Nuclear fusion gets quadruple boost

 
Nuclear fusion gets quadruple boost

19:00 11 July 01
Eugenie Samuel, Boston

The decades-long effort to build a nuclear fusion reactor has
received a major boost. In experiments at the US National
Fusion Facility in San Diego, researchers have quadrupled
the rate of fusion in superhot deuterium gas.

Fusion reactors aim to
reproduce the Sun's power
source, but the problem is
containing the hot plasma. The
San Diego team achieved more
stable containment and higher
pressure by carefully
manipulating the magnetic fields that control the spinning
plasma.

This brings us a step closer to a commercial reactor that
could provide enormous amounts of energy with hardly any
pollution or waste.

The team, which includes researchers from Columbia and
Princeton universities, as well as General Atomics of San
Diego and others, is using DIII-D, a tokamak reactor whose
heart is a doughnut-shaped cavity 4.5 metres in diameter.
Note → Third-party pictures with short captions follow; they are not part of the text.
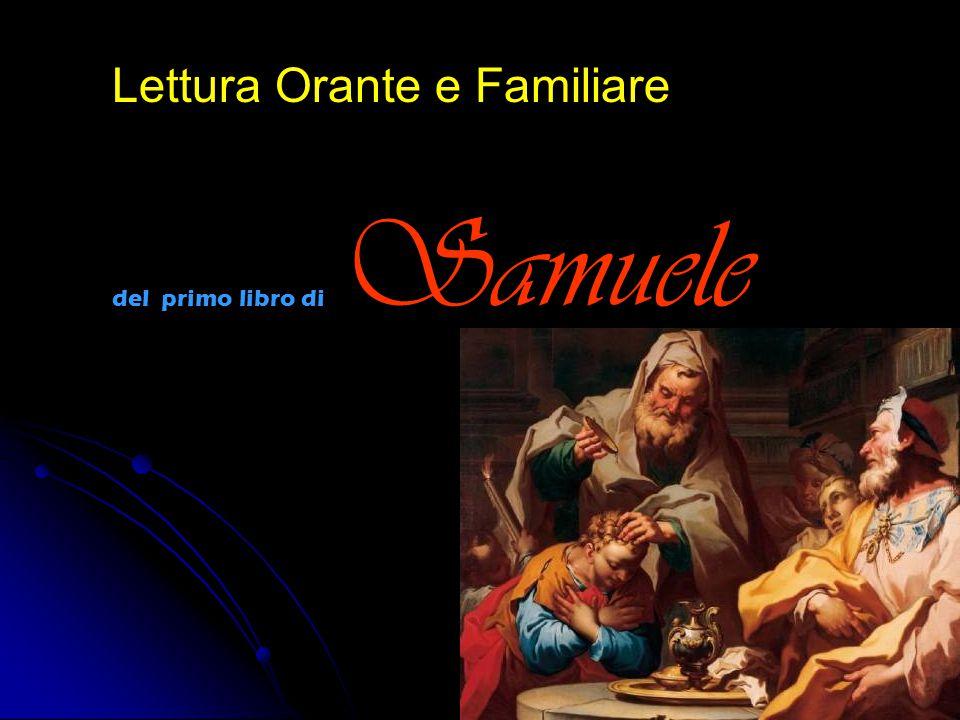 Lettura Orante e Familiare del primo libro di Samuele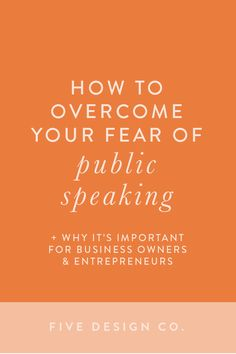 How to overcome your fear of public speaking and improve your communication skills for greater confidence in your career. and why this is essential for entrepreneurs and small business owners! // Five Design -- Business Advice, Business Entrepreneur, Business Marketing, Online Business, Entrepreneur Quotes, Content Marketing, Effective Communication, Communication Skills, Public Speaking Tips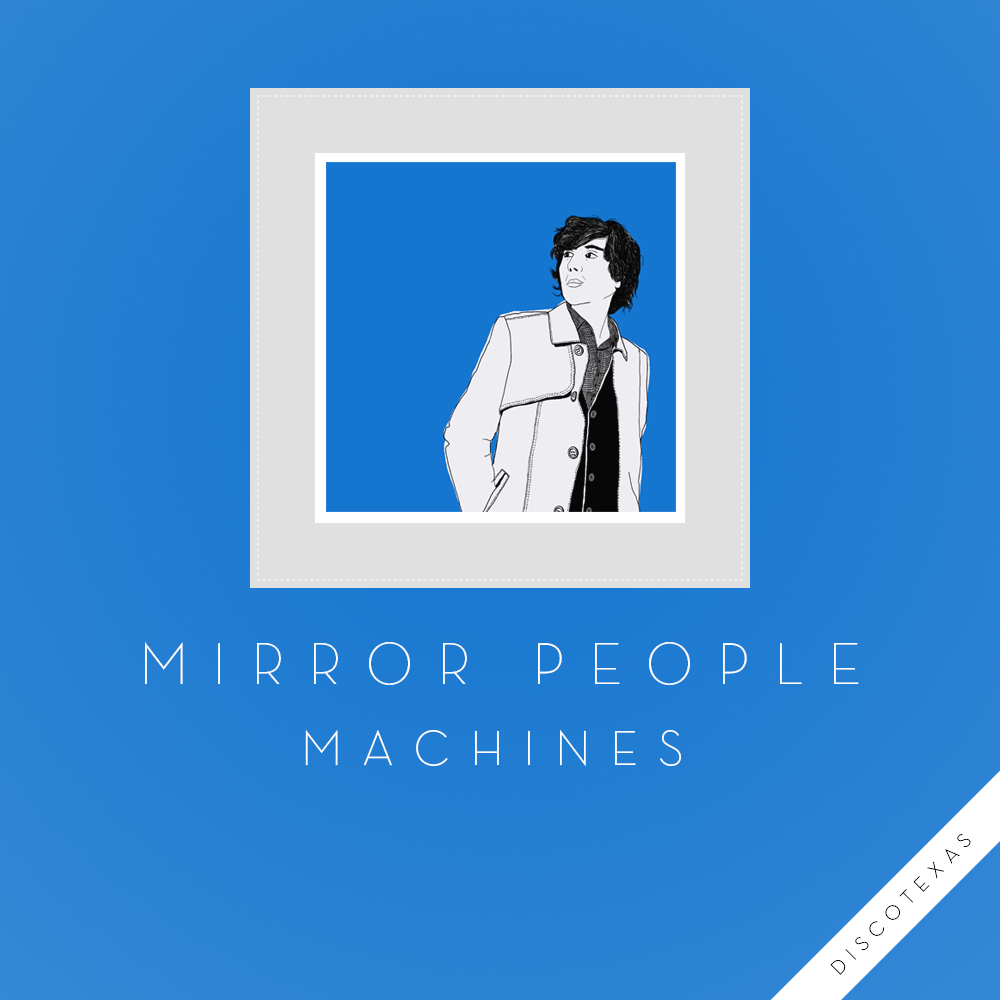 DT031: Mirror People - Machines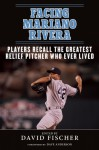 Facing Mariano Rivera: Players Recall the Greatest Relief Pitcher Who Ever Lived - David Fischer
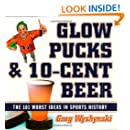 Glow Pucks and 10-Cent Beer: The 101 Worst Ideas in Sports History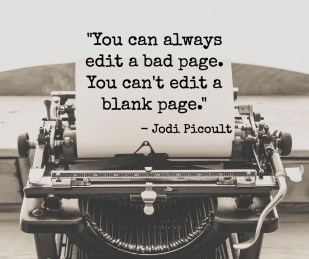 """You can always edit a bad page. You can't edit a blank page."" — Jodi Picoult"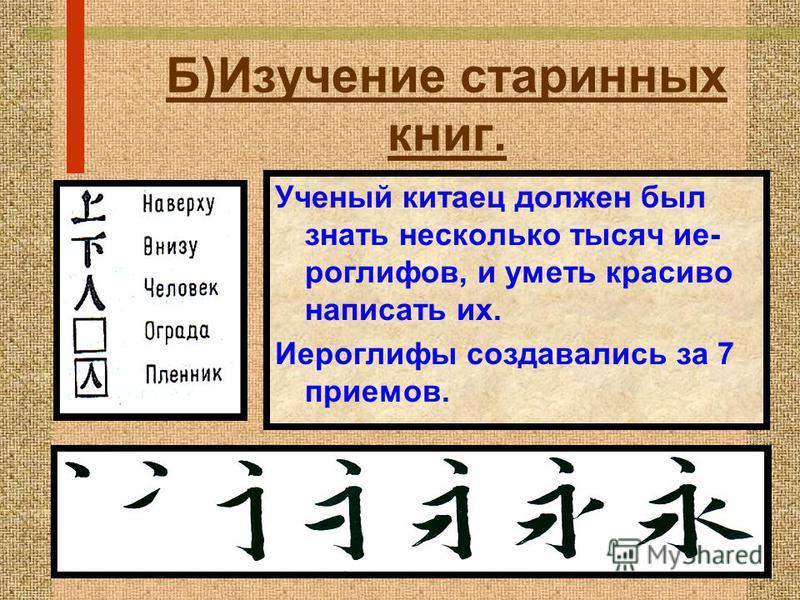 Б)Изучение старинных книг. Ученый китаец должен был знать несколько тысяч иероглифов, и уметь красиво написать их. Иероглифы создавались за 7 приемов.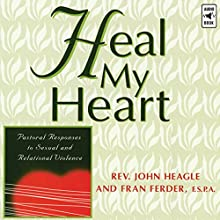 Heal My Heart: Pastoral Responses to Sexual and Relational Violence Speech by John Heagle, Fran Ferder Narrated by John Heagle, Fran Ferder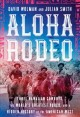 ALOHA RODEO : THREE HAWAIIAN COWBOYS, THE WORLD'S GREATEST RODEO, AND A HIDDEN HISTORY OF THE AMERICAN WEST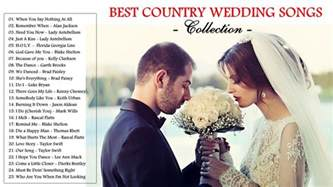 best country love songs for wedding 2017 best country wedding songs ever youtube
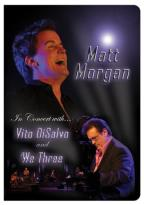 Matt Morgan - In Concert with Vito DiSalvo & We Three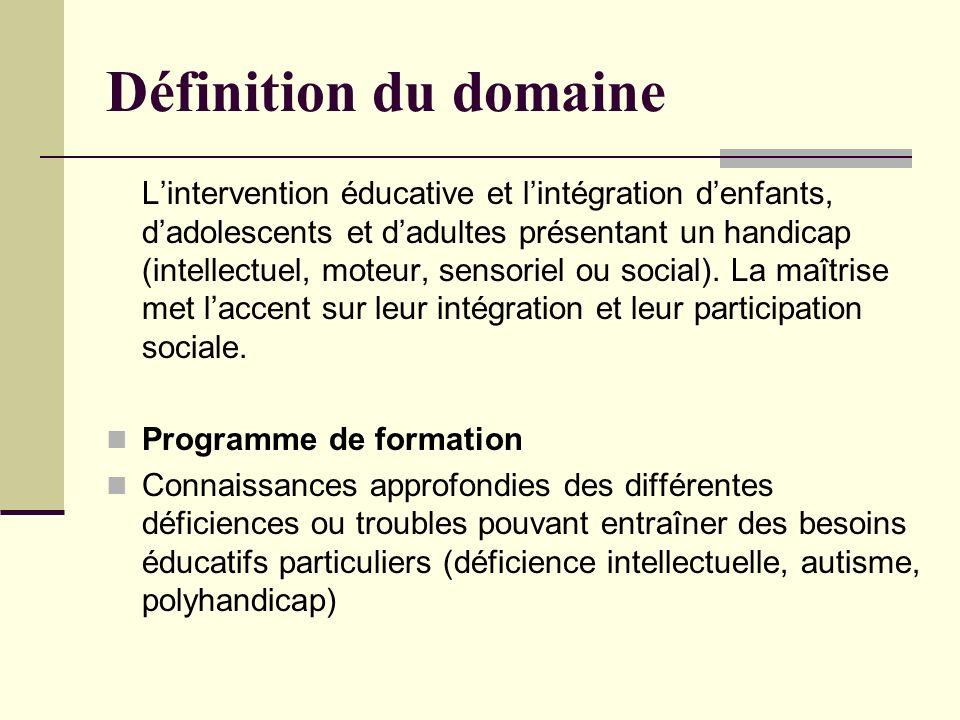 Lintervention éducative et lintégration denfants, dadolescents et dadultes présentant un handicap (intellectuel, moteur, sensoriel ou social). La maît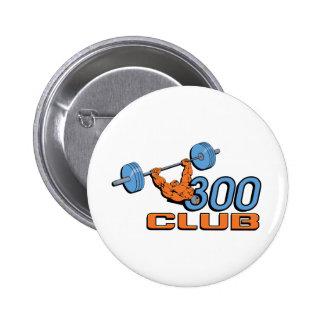 300 Club Pinback Buttons
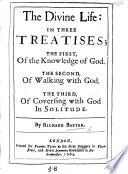 The Divine Life  in Three Treatises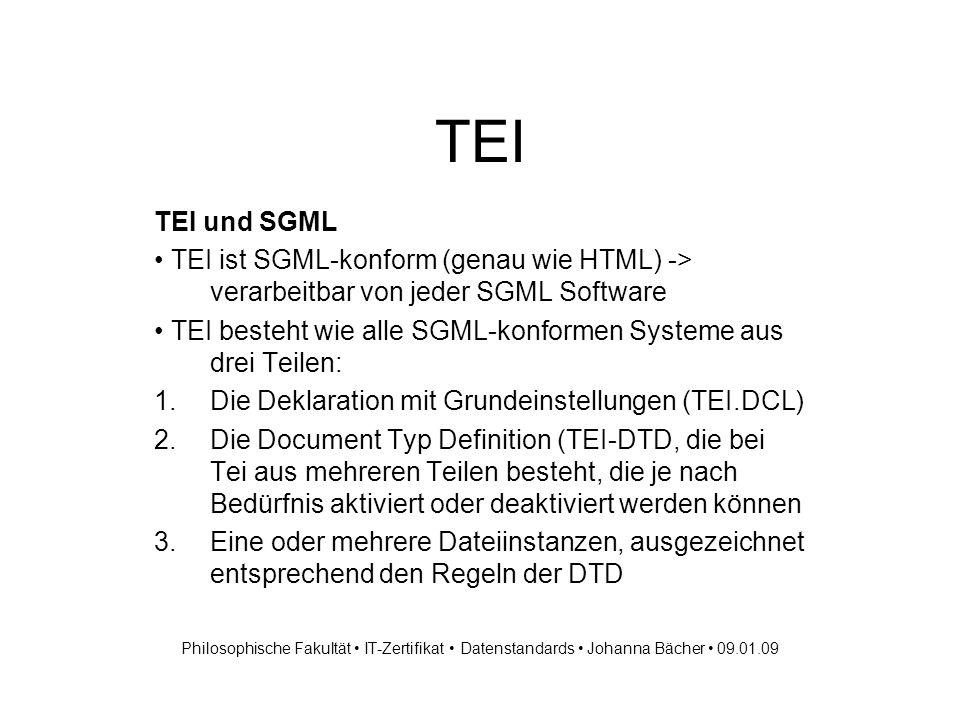 TEI TEI und SGML TEI ist SGML-konform (genau wie HTML) -> verarbeitbar von jeder SGML Software TEI besteht wie alle SGML-konformen Systeme aus drei Teilen: 1.Die Deklaration mit Grundeinstellungen (TEI.DCL) 2.Die Document Typ Definition (TEI-DTD, die bei Tei aus mehreren Teilen besteht, die je nach Bedürfnis aktiviert oder deaktiviert werden können 3.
Inside the cavity a plasma of deuterium is heated to 100
million kelvin and held in place with powerful magnetic fields.
Deuterium is a heavy isotope of hydrogen, and when its nuclei
collide under this intense pressure, some of them fuse to form
helium, releasing large amounts of energy.


Break even

The goal of fusion research is a reactor that produces much
more energy than the large amounts needed to run it. The
experimental tokamaks that exist around the world, such as
the Joint European Torus (JET) reactor at Culham near
Oxford, have to date not progressed far beyond the
break-even point.

Early theoretical and experimental
results suggested that there is a limit to
how pressurised the plasma can be
before it begins to bulge unpredictably.
But then other work in the early 1990s
suggested that you could solve the
problem by spinning the plasma around
the cavity as if it were a racetrack.

Experiments at Columbia and DIII-D
had shown it was easy to set the
plasma spinning, but it tended to slow down and become
unstable again. Now the DIII-D team has found out why: the
plasma was magnifying tiny imperfections in the magnetic field
that contained it.

So they fitted sensors to detect the imperfections - some as
weak as the Earth's magnetic field - and then corrected them
with arrays of magnets in the cavity controlled via feedback
loops.

"It takes very little power because the errors are about one
part in a thousand," says Ronald Stambaugh of General
Atomics. The team found that the spinning plasma did not
slow down and they could ramp up the pressure to twice the
previous limit, quadrupling the rate of fusion.


Commercial model

Rob Goldston, who worked on Princeton's tokamak until it
was closed in 1997, says he is very excited by the result.
"This is a very deep insight into the behaviour of stable
plasmas."

DIII-D is only about one-eighth the size you'd need for a
commercial reactor, and such a reactor would have to run on
a mixture of deuterium and its heavier sibling tritium.

Despite these differences, Stambaugh believes the principle
will work in a commercial model. "We're doing this research
with the belief that the physics will transfer," he says.

Researchers in Europe, Japan, Russia and Canada are now
lobbying governments to fund a prototype called ITER that
would produce power (New Scientist, 14 October 2000, p
4). Michael Watkins of JET says that the work done at
Culham, combined with the DIII-D team's method, should
have real benefits for the ITER project. "Tokamak research is
in a very strong position now," he says.